In a Feb. 6 webinar by the Georgetown University Center for Children and Families and the National Council of Urban Indian Health (NCUIH), panelists highlighted the relationship between Medicaid and the IHS.
"Medicaid plays a critical role in Indian Health Service,” Winn Davis, congressional relations director for the National Indian Health Board (NIHB) said during the webinar.
IHS is funded at about $8 billion nationally, but the actual funding need is in the tens of billions of dollars, as estimated by the National Tribal Budget Formulation Workgroup. Davis stated that while Medicaid accounts for 30-60% of overall funding at many IHS facilities, this only represents around 0.2% total Medicaid funding.
“Medicaid cuts can put rural tribal communities at serious risk,” NIHB’s Davis said. “We're concerned that Medicaid cuts can exacerbate health disparities in tribal communities.”
Those disparities extend nearly across the board, with Native Americans facing some of the highest rates of heart disease, diabetes, cancer, mental illness, substance use disorders and maternal and infant mortality.
Medicaid cuts would affect both reservation-based IHS facilities and Urban Indian Organizations (UIO), which serve Native Americans in cities.
IHS provides around $90 million in annual funding for 41 UIOs in the US that operate 87 facilities across 22 states. This number falls drastically short of the $949 billion annual budget needs of UIOs, according to the National Tribal Budget Formulation Workgroup.
UIOs depend heavily on Medicaid, receiving around $85 million in Medicaid funds in 2019, with nearly 60% of UIO patients enrolled in the program.
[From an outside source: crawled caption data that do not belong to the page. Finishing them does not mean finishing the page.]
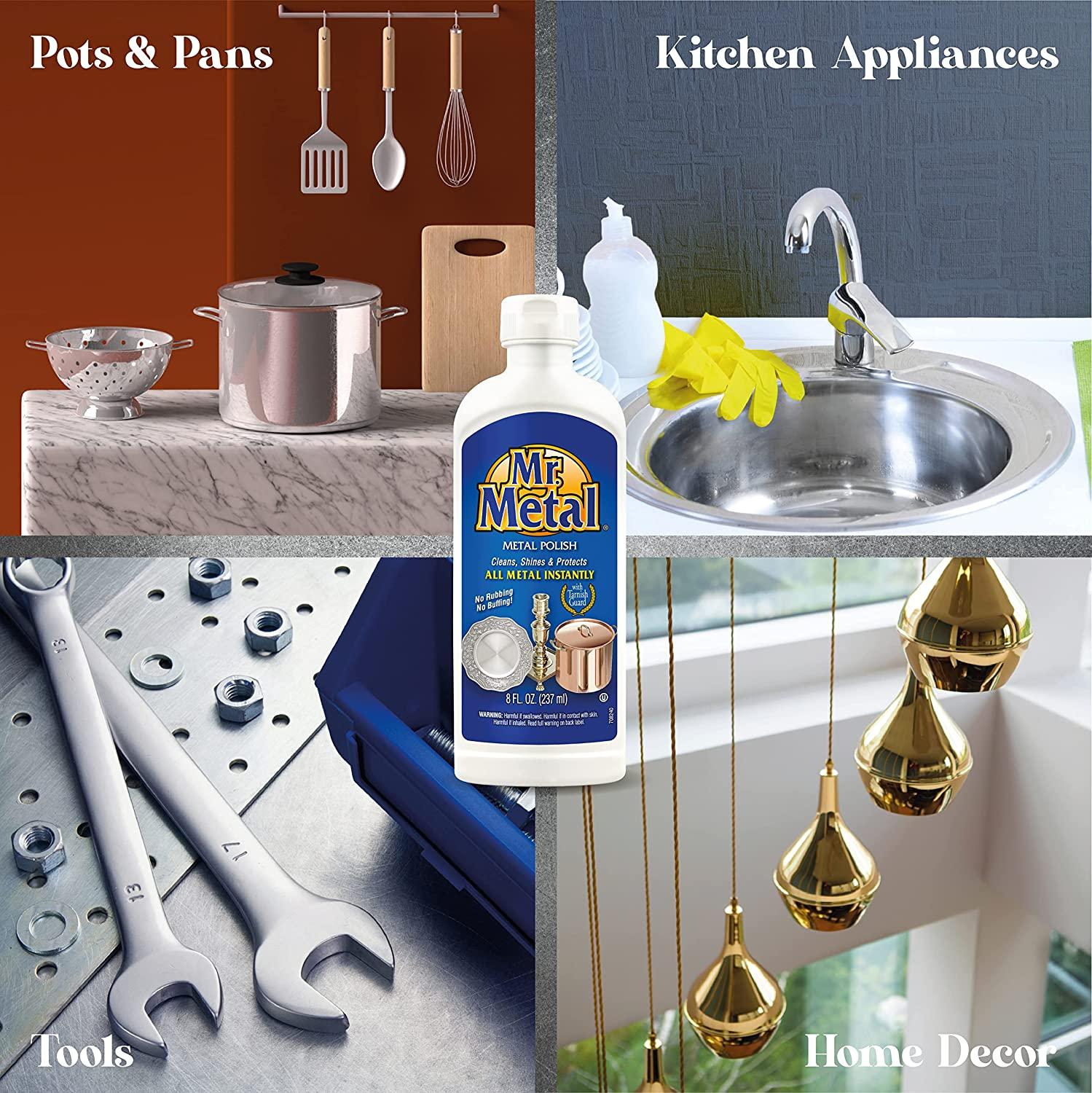 Mr. Metal Metal Polish Liquid NonAbrasive All Metal Cleaner 8 oz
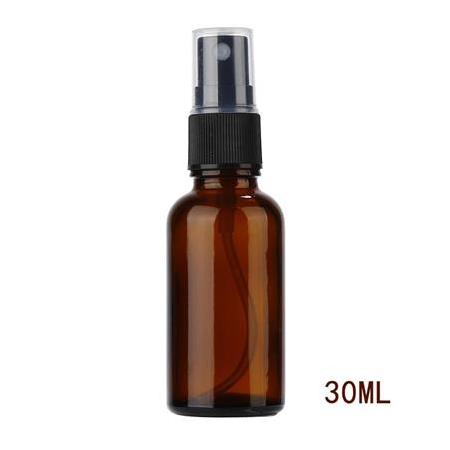 30 cc Kahverengi Sprey Şişe Beyaz Sprey Başlıklı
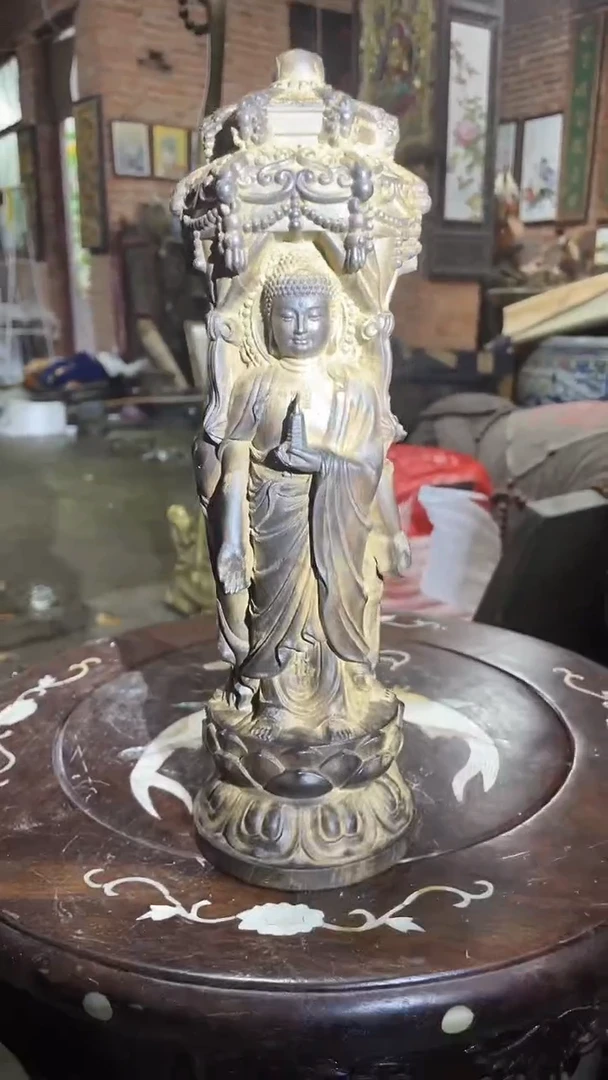 【闪购商品】木木雕木雕工艺，新年快乐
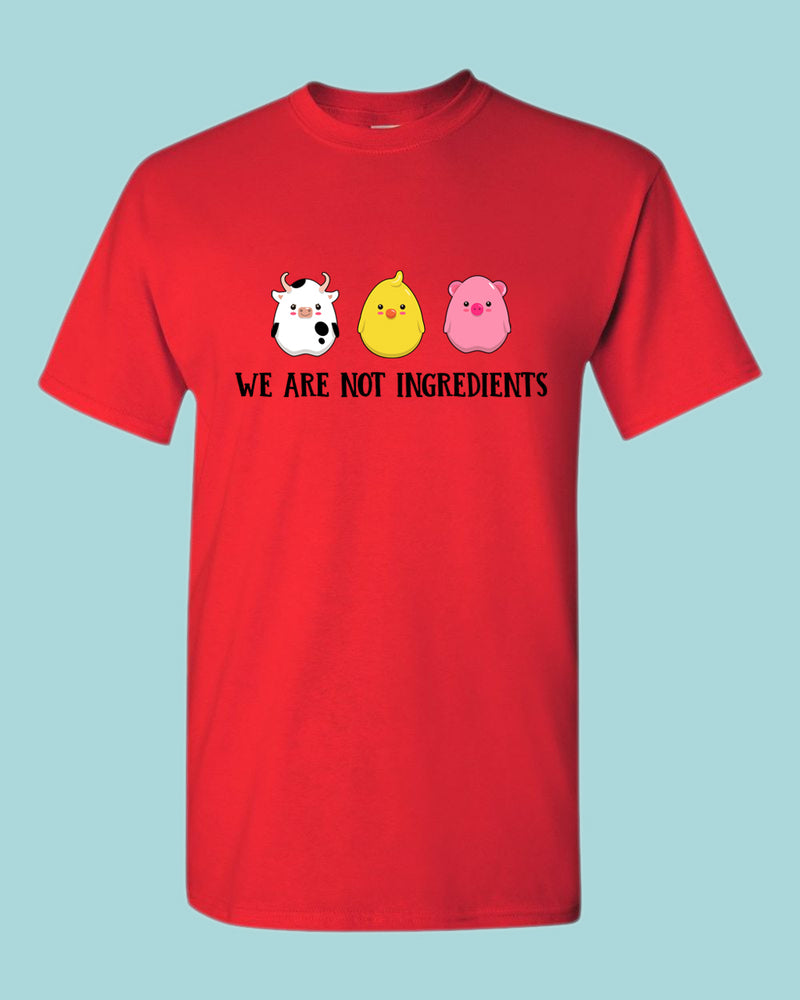 We are not ingredients t-shirt, vegetarian t-shirt - Fivestartees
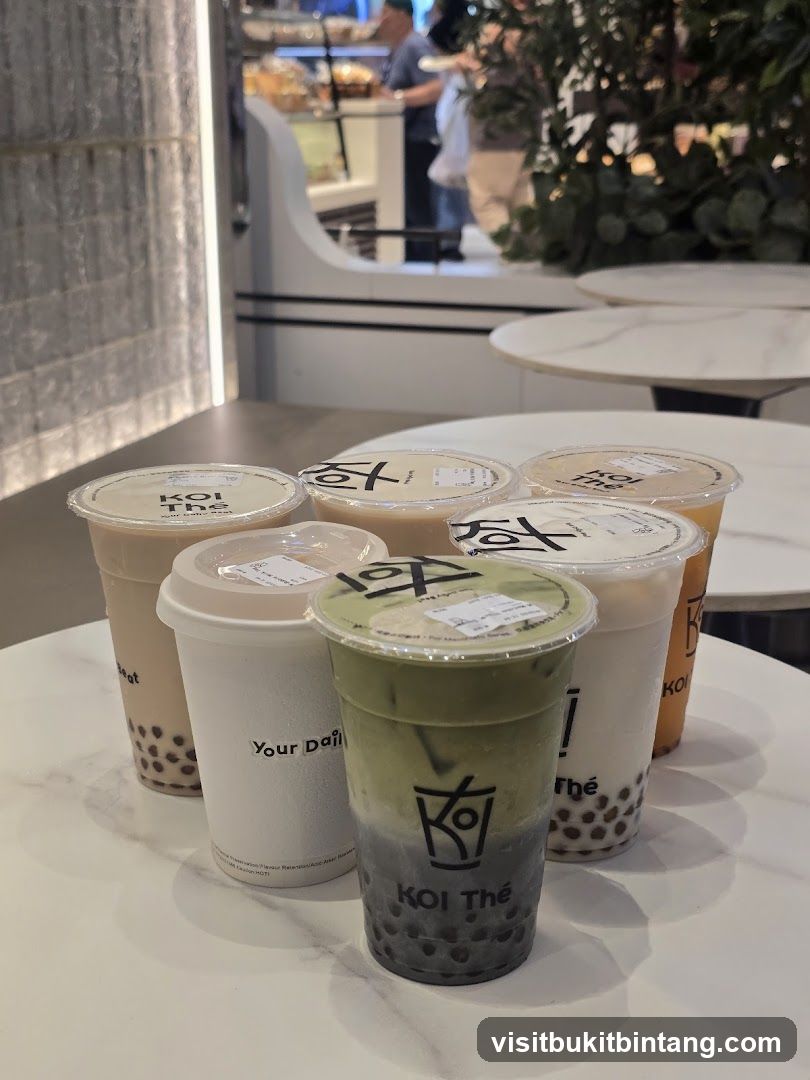 Assorted Bubble Teas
NCUIH Vice President Meredith Raimondi said Medicaid is vital for AI/ANs who live in metro areas — with UIOs serving eight of the ten cities with the most Native American Medicaid enrollees, including Los Angeles, New York and Phoenix.
Medicaid is a “critical supplement” for the federal government to meet its obligations to provide healthcare for tribal citizens, Raimondi said.
The proposed budget includes reforms to “protect” vulnerable populations, including children, pregnant women, individuals with disabilities and seniors. NIHB’s Davis warned these measures won’t work in Indian Country, particularly work requirements for able-bodied adults on reservations or remote Alaskan communities.
“Eighty percent of Alaska Native communities exist off the road systems,” he said. “Jobs in these communities may not meet Medicaid work requirements.”
Another proposal would cap federal Medicaid reimbursements to states, shifting responsibility to states that don’t share the federal government’s trust and treaty obligations to provide healthcare to tribal nations. NIHB is urging Congress to exempt Native beneficiaries from these types of reforms.
The potential Medicaid cuts come as IHS already struggles with staffing shortages and other challenges. IHS, which faces a 30% vacancy rate, narrowly avoided losing more than 2,000 employees earlier this month when Health and Human Servies Secretary Robert F. Kennedy, Jr.